▶ Passage shown:
◆ ◆ ◆ ◆
Exxaro isn’t alone in being rogue, for lack of a better characterisation. Routinely, these days, black African male and female executives are being replaced by mediocre white men, not even white women, and/or foreign African men who won’t rock the boat. Examples are plenty. Sizwe Nxasana, one of a handful of successful black African executives to have survived a parastatal without a scandal, was replaced by a white CEO at FirstRand. A look at executive committees of the large banks bears this out. A troubled telecoms company recently replaced a black African CEO with a white man without a word on transformation or succession planning. The very same government has appointed two white men to head strategically important state-owned entities Armscor and the Post Office. The SABC, which we now know doesn’t do any security vetting of its senior personnel, is run by a foreigner.
◆ ◆ ◆ ◆
Collected data:
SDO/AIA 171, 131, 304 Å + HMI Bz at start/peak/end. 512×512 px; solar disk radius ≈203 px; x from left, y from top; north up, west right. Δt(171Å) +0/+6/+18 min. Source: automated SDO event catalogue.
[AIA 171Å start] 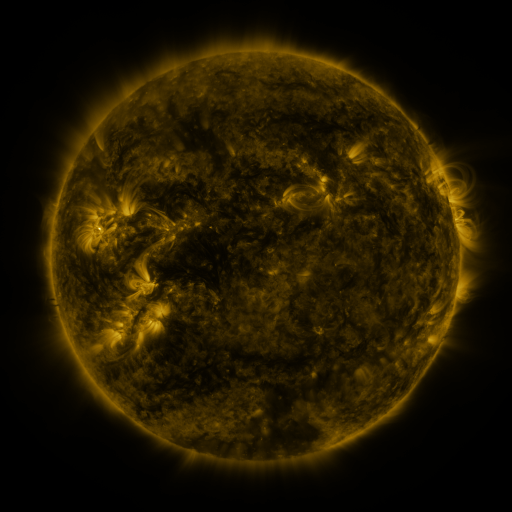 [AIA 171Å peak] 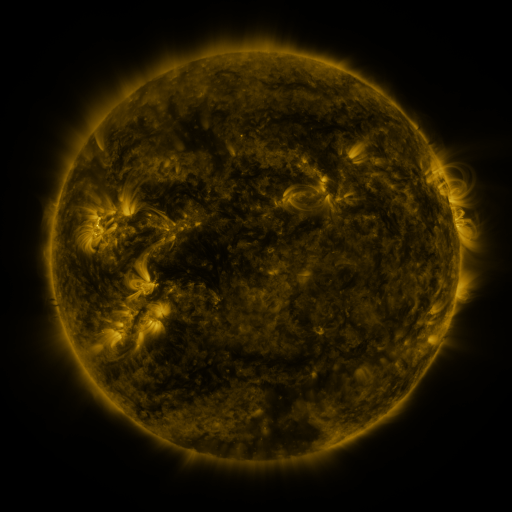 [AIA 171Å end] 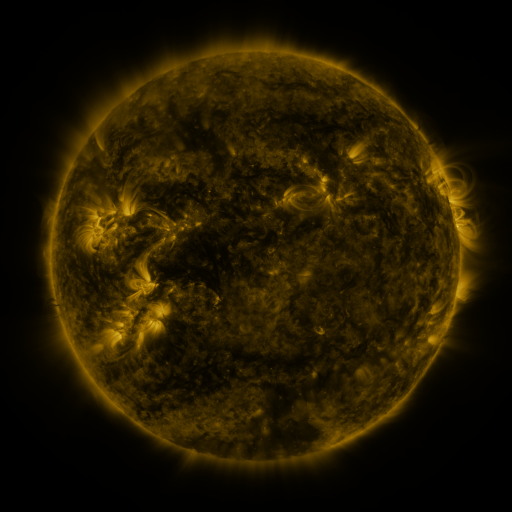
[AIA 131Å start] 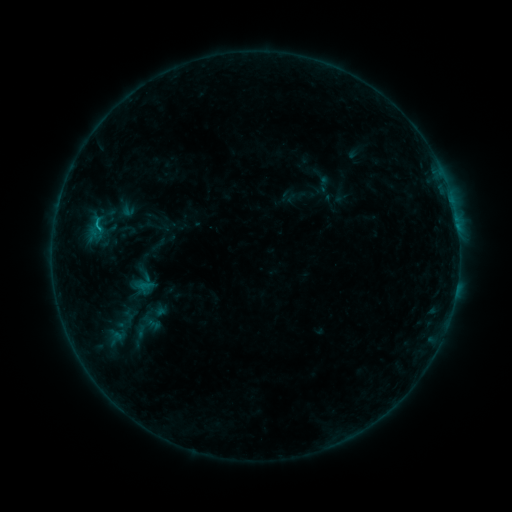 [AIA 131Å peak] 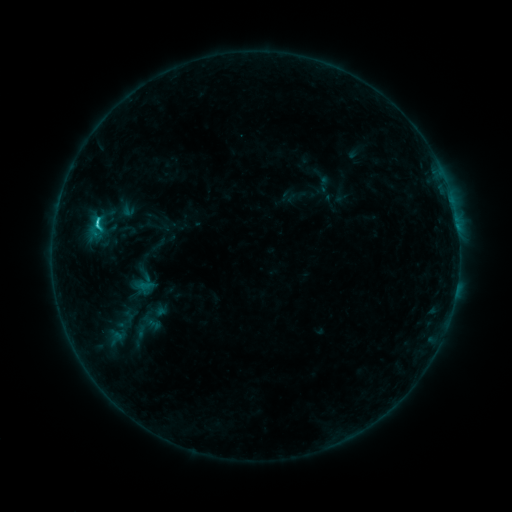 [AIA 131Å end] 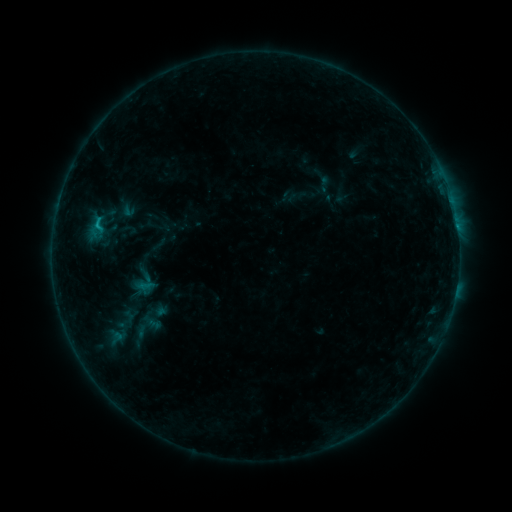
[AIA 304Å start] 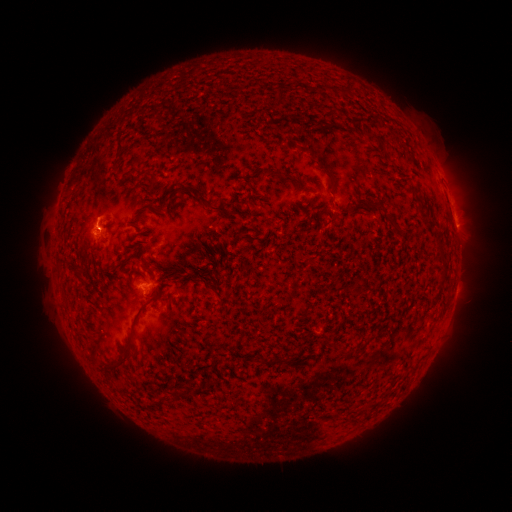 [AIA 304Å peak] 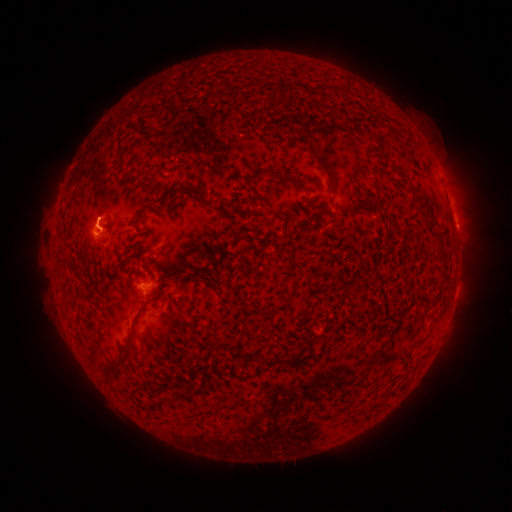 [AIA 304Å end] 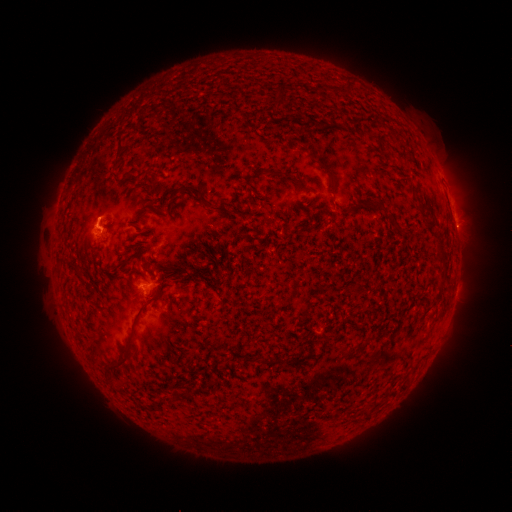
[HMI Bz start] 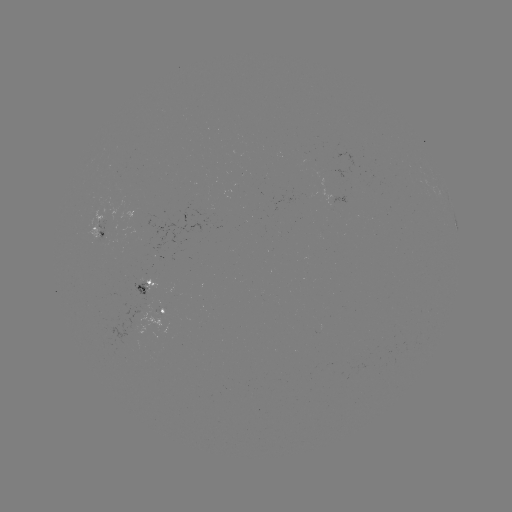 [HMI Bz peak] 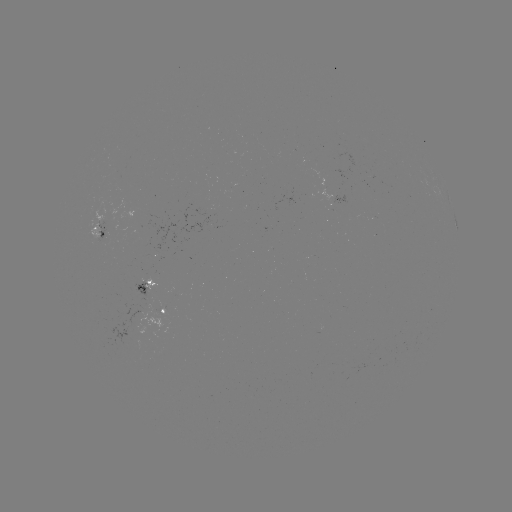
◆ ◆ ◆ ◆
▶ Tasks to carry out:
a: Find every line of the listing that contains the word "Source", and copy each one. Case counts.
b: Write the next part of the passage on executive appointments, picking up after its final sentence.
The passage on executive appointments and the listing are unrelated, separate material.

▶ Task-by-task outputs:
a:
SDO/AIA 171, 131, 304 Å + HMI Bz at start/peak/end. 512×512 px; solar disk radius ≈203 px; x from left, y from top; north up, west right. Δt(171Å) +0/+6/+18 min. Source: automated SDO event catalogue.

b:
If Telecommunications Minister Siyabonga Cwele fails to stop the Independent Communications Authority of SA from proceeding to auction off the spectrum to the highest bidder, the contest for the lucrative spectrum will just be between the two bullies – MTN and Vodacom – which have deep pockets, but shallow empowerment credentials.
How did we get here? A cocktail of factors explain this deprioritisation of empowerment and transformation. First, the state is to blame. Each year, the Employment Equity (EE) Commission issues a report on the shocking state of affirmative action in the workplace, but there are no consequences. Increasingly, empowerment is losing its importance in state procurement decisions.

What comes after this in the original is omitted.